While the potential benefits of ERP have been extolled frequently and much has been written about individual company experiences, only limited evidence has been produced that implementation of ERP does, on average, lead to enhanced performance. To the best of our knowledge, this is the first industry analysis on ERP because previous work has been limited to case studies and industry cross-sectional analyses.

Several research studies have validated that IT provides productivity and profitability advantages. However, questions remain because it is not clear whether advantages from IT contribute, and to what degree they might contribute, to operational efficiency and profitability. For example, if the same IT is implemented by all firms in an industry, will industry profits from IT disappear? Due to the fact that for many years large companies developed their information systems independently, there have been limited opportunities to evaluate the implementation of similar IT infrastructure across companies. This study seeks to extend prior work by performing a longitudinal study of implementation of ERP systems in a specific industry.

According to Porter,8 each industry is affected by new information technology in different ways and drawing general conclusions about how new IT affects firms across industries would be a mistake.
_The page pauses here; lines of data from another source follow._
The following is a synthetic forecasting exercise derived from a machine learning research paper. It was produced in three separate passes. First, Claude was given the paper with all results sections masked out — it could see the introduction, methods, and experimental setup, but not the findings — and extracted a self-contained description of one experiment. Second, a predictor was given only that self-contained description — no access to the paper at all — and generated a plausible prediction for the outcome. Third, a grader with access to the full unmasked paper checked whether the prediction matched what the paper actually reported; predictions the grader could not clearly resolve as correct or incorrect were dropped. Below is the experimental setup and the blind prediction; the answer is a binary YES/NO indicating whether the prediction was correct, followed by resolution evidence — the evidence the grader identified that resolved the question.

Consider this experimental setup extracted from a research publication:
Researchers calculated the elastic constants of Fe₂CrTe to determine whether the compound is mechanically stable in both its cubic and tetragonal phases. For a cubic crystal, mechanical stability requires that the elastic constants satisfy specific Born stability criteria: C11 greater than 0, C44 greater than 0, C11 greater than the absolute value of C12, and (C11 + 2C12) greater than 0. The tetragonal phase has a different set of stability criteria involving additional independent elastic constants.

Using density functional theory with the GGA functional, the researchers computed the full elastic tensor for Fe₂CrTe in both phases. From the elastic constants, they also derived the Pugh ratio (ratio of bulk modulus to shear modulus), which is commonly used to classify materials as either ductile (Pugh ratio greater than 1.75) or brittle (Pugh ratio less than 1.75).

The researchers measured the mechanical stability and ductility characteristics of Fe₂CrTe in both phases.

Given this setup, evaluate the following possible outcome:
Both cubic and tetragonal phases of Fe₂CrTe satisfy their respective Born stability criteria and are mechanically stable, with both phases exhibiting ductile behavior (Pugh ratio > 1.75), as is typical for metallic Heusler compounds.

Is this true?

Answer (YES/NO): YES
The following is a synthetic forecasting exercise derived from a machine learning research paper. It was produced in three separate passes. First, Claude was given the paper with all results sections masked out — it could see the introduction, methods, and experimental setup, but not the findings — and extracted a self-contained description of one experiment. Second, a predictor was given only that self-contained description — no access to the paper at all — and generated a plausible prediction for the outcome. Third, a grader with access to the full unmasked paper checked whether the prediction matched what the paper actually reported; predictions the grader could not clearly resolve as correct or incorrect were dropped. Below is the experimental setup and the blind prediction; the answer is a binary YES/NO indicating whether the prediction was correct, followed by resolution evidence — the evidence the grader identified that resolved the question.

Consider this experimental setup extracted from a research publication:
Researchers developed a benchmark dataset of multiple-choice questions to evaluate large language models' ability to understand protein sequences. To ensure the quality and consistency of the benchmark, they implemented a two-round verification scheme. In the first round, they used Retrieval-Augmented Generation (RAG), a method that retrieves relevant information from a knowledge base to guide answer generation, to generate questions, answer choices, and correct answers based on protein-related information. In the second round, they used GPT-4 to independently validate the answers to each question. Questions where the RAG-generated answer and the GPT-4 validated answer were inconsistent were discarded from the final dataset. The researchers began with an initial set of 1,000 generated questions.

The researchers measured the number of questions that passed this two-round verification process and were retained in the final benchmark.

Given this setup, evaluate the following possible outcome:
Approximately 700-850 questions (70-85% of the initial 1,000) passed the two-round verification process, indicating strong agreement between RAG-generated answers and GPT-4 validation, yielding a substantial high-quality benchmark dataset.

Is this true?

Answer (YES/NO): NO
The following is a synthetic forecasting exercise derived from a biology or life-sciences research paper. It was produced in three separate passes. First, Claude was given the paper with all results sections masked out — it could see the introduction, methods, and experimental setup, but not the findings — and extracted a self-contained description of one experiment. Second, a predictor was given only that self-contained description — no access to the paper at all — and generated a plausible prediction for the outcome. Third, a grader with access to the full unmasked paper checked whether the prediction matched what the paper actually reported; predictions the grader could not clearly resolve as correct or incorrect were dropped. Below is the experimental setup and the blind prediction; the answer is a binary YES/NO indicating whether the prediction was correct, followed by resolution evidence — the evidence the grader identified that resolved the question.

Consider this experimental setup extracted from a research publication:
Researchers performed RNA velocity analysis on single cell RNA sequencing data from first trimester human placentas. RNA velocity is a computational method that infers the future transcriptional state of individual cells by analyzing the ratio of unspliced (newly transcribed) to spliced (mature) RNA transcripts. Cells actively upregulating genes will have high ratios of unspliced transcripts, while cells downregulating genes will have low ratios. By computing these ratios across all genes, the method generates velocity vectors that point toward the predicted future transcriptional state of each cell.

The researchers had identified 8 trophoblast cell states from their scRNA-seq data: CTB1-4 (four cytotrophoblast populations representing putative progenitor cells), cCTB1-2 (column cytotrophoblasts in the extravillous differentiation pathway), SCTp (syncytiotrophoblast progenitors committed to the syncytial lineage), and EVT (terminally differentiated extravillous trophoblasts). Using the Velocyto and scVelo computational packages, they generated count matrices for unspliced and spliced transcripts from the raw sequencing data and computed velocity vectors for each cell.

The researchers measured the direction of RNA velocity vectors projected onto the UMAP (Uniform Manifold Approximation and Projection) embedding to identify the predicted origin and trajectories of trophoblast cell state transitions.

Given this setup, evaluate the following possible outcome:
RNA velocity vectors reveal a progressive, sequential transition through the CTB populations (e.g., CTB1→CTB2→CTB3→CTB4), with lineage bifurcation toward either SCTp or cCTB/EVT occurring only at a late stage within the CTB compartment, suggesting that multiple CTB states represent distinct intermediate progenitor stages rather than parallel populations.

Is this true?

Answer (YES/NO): NO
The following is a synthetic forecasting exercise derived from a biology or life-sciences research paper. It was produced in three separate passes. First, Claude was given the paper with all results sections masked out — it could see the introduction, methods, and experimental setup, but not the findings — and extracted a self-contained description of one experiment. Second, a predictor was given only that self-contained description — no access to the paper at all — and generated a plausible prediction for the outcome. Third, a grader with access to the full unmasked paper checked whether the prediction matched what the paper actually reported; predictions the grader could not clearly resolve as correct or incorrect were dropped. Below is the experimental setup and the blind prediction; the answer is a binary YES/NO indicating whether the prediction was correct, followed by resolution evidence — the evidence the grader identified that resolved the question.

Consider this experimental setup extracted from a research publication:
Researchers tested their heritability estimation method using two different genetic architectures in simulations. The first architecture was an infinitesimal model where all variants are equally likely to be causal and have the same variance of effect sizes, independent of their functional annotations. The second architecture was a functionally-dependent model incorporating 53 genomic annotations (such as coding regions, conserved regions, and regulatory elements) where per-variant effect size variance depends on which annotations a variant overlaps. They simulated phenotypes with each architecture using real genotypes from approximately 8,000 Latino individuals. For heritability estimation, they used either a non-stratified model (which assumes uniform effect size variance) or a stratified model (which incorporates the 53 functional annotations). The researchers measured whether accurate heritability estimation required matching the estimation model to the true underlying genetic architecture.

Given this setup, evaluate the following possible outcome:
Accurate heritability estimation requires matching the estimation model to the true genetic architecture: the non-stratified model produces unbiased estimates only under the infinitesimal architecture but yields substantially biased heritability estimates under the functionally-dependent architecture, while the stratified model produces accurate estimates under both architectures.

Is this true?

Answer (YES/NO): NO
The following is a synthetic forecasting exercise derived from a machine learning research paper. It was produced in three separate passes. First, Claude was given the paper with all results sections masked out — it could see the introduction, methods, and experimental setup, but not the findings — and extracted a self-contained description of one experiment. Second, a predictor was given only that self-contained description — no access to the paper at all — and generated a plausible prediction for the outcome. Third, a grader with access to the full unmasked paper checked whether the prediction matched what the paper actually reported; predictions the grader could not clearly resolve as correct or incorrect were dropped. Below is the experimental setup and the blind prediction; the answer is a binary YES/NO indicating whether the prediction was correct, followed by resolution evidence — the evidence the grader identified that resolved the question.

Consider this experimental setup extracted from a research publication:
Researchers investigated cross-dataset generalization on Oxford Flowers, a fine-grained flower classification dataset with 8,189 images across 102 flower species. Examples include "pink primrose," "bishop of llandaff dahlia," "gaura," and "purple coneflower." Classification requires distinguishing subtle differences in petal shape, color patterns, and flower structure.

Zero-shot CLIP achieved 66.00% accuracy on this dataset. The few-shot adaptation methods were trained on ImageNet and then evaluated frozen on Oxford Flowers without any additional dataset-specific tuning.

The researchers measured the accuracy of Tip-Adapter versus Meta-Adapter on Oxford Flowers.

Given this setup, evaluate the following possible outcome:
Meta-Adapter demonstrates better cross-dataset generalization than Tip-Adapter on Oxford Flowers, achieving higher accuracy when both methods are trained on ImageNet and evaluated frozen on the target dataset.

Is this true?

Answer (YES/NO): YES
The oil and gas industry was selected because ERP plays a major role in standardizing business processes in this industry. In this role, ERP helps firms link global operations and supply chains. Also, a commodity-product industry, like the oil and gas industry, helps us control for other influences that may have affected the performance of oil and gas companies during the study period. The ERP adopting firms are those that adopted SAP.
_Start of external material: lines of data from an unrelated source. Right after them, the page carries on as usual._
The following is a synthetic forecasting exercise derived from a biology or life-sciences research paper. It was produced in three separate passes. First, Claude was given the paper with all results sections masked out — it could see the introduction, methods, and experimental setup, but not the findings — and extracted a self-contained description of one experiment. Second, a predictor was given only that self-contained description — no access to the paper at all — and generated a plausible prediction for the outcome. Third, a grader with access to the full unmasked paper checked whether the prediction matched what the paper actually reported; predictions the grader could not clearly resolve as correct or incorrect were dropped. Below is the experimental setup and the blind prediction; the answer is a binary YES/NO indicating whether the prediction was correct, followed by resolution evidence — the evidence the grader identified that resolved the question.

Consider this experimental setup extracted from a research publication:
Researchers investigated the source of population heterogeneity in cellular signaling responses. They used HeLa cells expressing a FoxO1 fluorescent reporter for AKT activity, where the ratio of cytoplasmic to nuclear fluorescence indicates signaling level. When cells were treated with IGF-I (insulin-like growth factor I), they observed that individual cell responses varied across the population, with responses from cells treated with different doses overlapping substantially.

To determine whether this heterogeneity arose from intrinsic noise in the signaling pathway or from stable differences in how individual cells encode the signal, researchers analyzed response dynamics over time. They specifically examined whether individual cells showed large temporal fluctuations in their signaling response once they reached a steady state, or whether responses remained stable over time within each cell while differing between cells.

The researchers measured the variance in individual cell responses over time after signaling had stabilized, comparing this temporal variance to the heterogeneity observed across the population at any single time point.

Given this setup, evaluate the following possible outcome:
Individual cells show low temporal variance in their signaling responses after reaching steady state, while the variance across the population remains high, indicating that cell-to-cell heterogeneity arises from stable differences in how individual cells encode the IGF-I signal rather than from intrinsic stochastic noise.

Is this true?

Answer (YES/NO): YES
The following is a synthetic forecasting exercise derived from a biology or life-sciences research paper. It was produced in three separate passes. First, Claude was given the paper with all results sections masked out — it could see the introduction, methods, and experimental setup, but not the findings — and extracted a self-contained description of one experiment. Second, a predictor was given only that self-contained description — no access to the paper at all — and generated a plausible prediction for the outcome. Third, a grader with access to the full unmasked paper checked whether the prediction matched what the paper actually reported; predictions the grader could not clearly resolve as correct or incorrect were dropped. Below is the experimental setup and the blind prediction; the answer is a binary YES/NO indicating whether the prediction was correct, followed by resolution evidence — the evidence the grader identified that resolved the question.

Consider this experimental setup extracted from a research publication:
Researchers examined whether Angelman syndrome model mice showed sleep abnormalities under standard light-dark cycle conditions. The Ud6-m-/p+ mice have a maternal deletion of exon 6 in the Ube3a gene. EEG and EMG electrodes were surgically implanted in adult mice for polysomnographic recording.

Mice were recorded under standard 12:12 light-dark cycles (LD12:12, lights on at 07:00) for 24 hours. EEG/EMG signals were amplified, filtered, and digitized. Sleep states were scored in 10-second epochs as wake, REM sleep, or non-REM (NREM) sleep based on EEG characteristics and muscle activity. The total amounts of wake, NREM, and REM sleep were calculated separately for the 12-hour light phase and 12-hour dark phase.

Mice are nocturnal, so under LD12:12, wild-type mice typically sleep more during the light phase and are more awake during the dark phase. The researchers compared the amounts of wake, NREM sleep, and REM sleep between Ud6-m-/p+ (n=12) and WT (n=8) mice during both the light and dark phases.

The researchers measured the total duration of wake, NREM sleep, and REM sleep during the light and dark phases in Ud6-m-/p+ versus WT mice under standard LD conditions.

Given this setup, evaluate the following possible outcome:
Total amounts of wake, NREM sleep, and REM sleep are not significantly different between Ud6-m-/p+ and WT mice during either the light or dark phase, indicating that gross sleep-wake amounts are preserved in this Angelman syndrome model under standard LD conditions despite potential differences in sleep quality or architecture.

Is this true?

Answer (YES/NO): YES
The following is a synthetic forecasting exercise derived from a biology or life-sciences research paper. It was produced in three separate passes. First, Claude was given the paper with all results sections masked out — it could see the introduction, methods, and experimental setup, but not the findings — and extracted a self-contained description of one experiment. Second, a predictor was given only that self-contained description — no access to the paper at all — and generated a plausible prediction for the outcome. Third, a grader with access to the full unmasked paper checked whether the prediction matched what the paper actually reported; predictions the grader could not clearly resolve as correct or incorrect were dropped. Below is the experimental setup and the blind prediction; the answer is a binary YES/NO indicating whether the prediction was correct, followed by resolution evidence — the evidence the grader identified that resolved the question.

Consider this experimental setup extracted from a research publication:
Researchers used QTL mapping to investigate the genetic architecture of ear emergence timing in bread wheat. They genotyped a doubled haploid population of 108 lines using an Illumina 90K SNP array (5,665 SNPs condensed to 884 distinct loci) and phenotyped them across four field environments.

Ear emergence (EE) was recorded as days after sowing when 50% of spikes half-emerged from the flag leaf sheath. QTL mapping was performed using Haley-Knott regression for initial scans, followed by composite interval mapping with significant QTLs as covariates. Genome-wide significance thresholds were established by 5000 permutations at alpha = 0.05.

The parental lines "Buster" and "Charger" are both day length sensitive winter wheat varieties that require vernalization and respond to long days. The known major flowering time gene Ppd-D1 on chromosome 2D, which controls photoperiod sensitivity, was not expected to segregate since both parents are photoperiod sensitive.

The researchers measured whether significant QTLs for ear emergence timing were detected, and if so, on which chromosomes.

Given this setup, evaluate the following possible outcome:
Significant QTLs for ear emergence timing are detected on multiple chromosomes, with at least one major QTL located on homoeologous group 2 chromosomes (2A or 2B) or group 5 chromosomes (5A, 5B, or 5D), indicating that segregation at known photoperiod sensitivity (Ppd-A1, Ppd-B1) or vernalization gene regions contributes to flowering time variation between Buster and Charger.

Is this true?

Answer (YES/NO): NO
This research applies a new methodological approach toward understanding ERP implementation because rather than looking at ordinary measures of firm performance, we look at strategic performance measures (SPM) that can only be utilized if one delves into data that is not found on the financial statements. This is the first study that shows the sources of profitability after an ERP implementation, and will help managers understand the strategic and managerial implications of ERP implementations. Our analysis compares performance changes of ERP adopting firms versus non-adopting firms over a fifteen-year period (19902005), which is the period when this industry was being transformed by increased use of technology in the oil and gas industry. Therefore, we see how the implementation of ERP affected firm performance during this period in relation to non-adopting firms.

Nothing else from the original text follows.